▶ Activity: The task calls for the lines below from the line with "Romantic Sweetheart Table" to the line with "Deluxe 2-Person Survival Kit", both ends included, copied exactly, without any pictures.

▶ Source data:

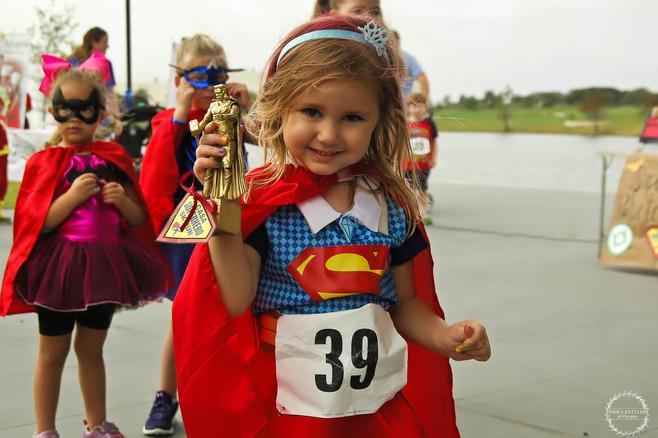 superherorun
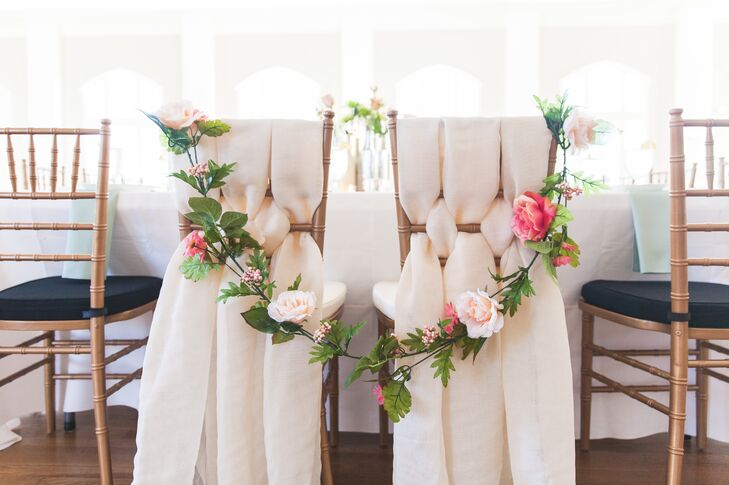 Romantic Sweetheart Table Chairs with Flower Garland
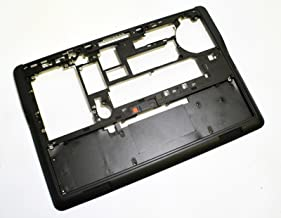 YGJ08 Genuine OEM Dell Latitude E7440 Laptop Notebook Plastic Base Motherboard Enclosure Housing Bottom Case Chassis W/Speakers AM0VN000401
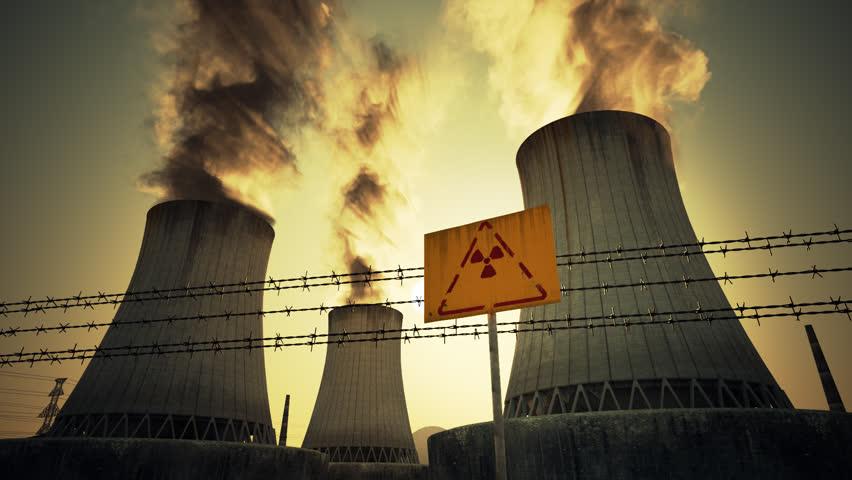 Инвентаризация выбросов вредных веществ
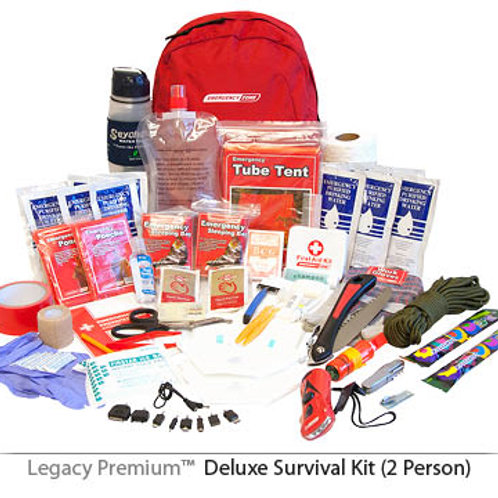 Deluxe 2-Person Survival Kit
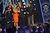Hosts Hayden Panettiere and Rascal Flatts speak onstage during the 2012 CMT Artists Of The Year at The Factory at Franklin on December 3, 2012 in Franklin, Tennessee.  (Photo by Rick Diamond/Getty Images for CMT)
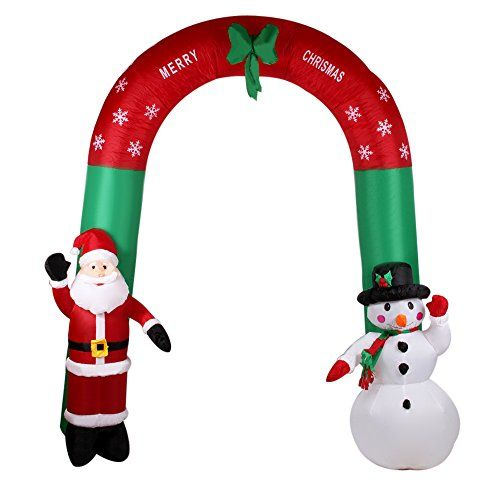 Xiaolanwelc Christmas Decor 24m79ft Inflatable Archway with Santa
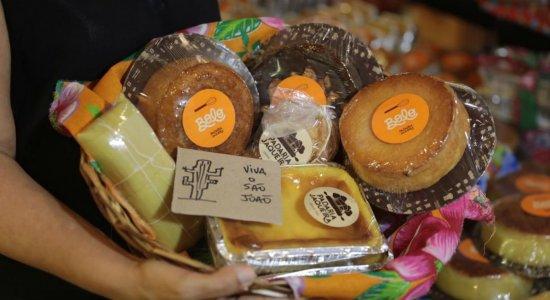 Mesmo com pandemia, padarias do Grande Recife têm boas vendas de comidas típicas do São João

▶ Answer to the problem:
 Romantic Sweetheart Table Chairs with Flower Garland
 YGJ08 Genuine OEM Dell Latitude E7440 Laptop Notebook Plastic Base Motherboard Enclosure Housing Bottom Case Chassis W/Speakers AM0VN000401
 Инвентаризация выбросов вредных веществ
 Deluxe 2-Person Survival Kit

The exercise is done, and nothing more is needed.